The US Securities and Exchange Commission approved Nasdaq’s plan to extend trading hours for stocks and exchange-traded products to 23 hours a day, five days a week. The order was published in the Federal Register on 15 April.

Why it matters

The move marks the most significant expansion of US stock exchange operating hours in decades. It could reshape how institutional and retail investors worldwide access American markets.

How it works

Nasdaq will operate two sessions. The Day Session runs from 4:00 AM to 8:00 PM ET, covering the existing pre-market, regular, and after-hours windows. A new Night Session runs from 9:00 PM to 4:00 AM ET.

Between 8:00 PM and 9:00 PM ET, the exchange will pause for system maintenance, corporate action processing, and testing. The one-hour gap is the only daily break.

Why now

Nasdaq cited two pressures in its filing. First, international investors in Asia and Europe have long sought access to US equities during their local business hours. Second, digital asset exchanges operate around the clock, and traditional exchanges risk losing relevance if they do not adapt.

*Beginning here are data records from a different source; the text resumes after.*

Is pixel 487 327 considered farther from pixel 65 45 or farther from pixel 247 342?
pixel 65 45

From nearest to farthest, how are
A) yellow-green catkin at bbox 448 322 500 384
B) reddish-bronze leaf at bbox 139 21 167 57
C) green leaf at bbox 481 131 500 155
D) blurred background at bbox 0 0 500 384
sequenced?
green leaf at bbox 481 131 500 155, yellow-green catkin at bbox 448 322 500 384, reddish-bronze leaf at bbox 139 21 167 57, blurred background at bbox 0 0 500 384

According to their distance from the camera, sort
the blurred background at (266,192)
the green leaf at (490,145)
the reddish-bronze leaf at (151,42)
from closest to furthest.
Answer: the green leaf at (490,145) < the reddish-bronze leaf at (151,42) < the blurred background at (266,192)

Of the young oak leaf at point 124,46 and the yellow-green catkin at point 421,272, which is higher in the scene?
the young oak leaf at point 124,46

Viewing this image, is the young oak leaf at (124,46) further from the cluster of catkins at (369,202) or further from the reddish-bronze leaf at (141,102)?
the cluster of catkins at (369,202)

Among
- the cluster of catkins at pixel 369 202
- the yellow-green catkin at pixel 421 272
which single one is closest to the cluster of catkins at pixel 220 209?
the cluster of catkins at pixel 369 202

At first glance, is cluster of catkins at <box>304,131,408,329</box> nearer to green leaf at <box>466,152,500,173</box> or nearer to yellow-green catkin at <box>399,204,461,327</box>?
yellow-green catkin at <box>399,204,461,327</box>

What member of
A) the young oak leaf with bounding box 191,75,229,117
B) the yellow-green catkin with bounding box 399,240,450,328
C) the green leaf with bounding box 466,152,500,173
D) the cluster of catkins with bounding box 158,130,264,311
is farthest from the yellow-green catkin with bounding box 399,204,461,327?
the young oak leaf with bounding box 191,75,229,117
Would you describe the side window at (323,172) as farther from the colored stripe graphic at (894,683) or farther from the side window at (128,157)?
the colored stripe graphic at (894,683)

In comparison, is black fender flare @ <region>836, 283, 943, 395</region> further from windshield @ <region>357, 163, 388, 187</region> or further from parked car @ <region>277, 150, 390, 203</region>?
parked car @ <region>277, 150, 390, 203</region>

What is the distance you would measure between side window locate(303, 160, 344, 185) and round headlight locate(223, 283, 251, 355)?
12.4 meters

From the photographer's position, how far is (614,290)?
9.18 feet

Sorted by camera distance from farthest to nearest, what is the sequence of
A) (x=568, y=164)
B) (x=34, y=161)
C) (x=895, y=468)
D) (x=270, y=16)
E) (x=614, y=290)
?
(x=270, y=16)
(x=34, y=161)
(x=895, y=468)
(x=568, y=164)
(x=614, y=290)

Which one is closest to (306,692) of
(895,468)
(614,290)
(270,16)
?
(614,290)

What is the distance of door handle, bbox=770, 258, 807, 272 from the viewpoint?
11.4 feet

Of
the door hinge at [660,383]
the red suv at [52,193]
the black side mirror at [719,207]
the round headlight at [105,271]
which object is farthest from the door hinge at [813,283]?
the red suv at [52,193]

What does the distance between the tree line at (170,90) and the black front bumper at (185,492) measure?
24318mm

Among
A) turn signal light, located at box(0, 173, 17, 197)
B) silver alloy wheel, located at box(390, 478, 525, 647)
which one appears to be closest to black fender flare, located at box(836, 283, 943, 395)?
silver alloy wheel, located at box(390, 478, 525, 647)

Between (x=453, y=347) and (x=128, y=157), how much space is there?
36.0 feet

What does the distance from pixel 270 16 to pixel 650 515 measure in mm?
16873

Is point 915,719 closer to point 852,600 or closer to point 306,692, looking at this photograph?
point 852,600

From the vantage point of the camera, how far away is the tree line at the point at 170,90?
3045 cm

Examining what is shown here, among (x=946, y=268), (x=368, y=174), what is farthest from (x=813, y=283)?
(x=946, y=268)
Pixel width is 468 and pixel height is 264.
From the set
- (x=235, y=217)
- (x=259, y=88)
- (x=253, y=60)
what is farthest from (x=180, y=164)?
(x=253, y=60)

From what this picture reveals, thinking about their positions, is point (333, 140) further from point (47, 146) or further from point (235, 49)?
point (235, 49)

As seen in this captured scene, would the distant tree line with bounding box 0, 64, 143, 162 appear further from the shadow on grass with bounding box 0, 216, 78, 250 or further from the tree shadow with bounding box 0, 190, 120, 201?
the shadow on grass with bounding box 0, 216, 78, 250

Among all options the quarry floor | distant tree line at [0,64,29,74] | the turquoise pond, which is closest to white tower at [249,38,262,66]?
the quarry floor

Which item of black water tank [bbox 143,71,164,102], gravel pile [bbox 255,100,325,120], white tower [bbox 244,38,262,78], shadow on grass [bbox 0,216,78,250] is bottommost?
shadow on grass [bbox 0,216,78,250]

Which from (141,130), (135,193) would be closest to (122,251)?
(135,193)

Trading volume during overnight hours has grown steadily. Several broker-dealers already offer extended-hours trading through alternative venues, but a regulated exchange session adds transparency and tighter spreads.

What changes for investors

Retail investors using major brokerages will gain access to regulated Nasdaq trading during overnight hours, though individual brokers must decide whether to offer the sessions. Institutional traders with global operations can execute orders without waiting for New York’s morning bell.

Timeline

Nasdaq said it expects to launch the extended hours early in the third quarter of 2026. The exact date depends on readiness across the broader industry, including clearing houses, data vendors, and competing exchanges.